--- EXTRACT ---

In the aftermath of last week’s finale of the Communist Party of China’s (CCP) 19th congress, many commentators have opined that President Xi Jinping is now the country’s most powerful leader since Deng Xiaoping. This is incorrect. Xi is the most powerful leader since Mao Zedong at home, and arguably the most influential Chinese player on the world scene in history.
After five years at the nation’s helm, Xi has discarded the succession pattern which had been in place for almost three decades since Deng. He has not presented an heir-apparent to the delegates when reelected for his second term—in contradistinction to his two predecessors, Jiang Zemin and Hu Jintao, both of whom had accepted Deng’s principles of collective leadership and power rotation. Furthermore, the seven-man Politbureau’s Standing Committee—the supreme decision-making body—has five new members. Three of them are Xi’s close associates and loyalists; one is a former youth leader, and another comes from China’s economic powerhouse, Shanghai. None seem capable of developing an independent power base or acting independently from the Paramount Leader.

---

▶ **EXERCISES TO COMPLETE**:
(1) In the passage on Xi Jinping's power after the 19th congress, how many new members joined the seven-man Standing Committee?
(2) Carry the passage on Xi Jinping's power after the 19th congress forward from its last sentence.

--- DATA EXTRACT ---

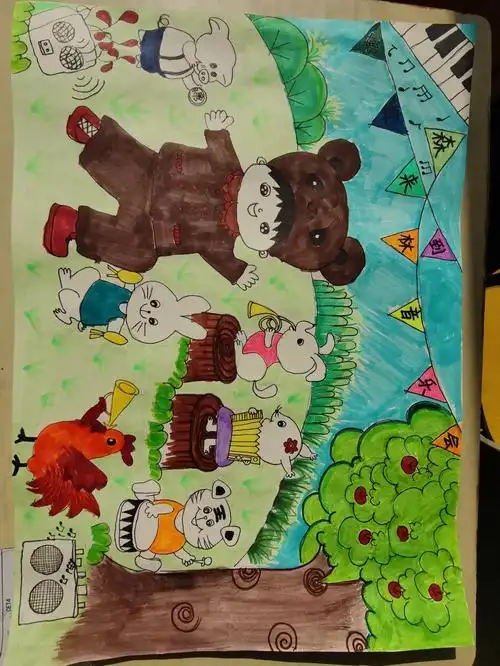 森林音乐会马克笔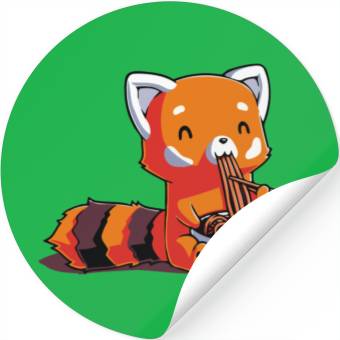 Discover Red Panda Express Stickers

---

▶ **RESPONSES TO THE EXERCISE**:
(1) Five.

(2)
The composition of the new Standing Committee is usually a well guarded secret until the end of the Party congress, thus allowing for some last-minute horse-trading. This time the names of its new members were leaked days in advance, which means that Xi was confident that there would be no challenges to his primacy. The only member of the previous Standing Committee to stay on board (except for Xi himself) is Premier Li Keqiang, a weak figure whose position is entirely dependent on Xi’s good will. It is also significant that Xi’s thoughts have been formally included, under his name, in the CCP Charter. He has thus formally surpassed Deng’s contribution to the Charter, which was inserted without naming its author, and achieved formal parity with Mao. This gesture’s practical significance is that anyone opposing Xi will be potentially open to the accusation that he is “an enemy of the Party.”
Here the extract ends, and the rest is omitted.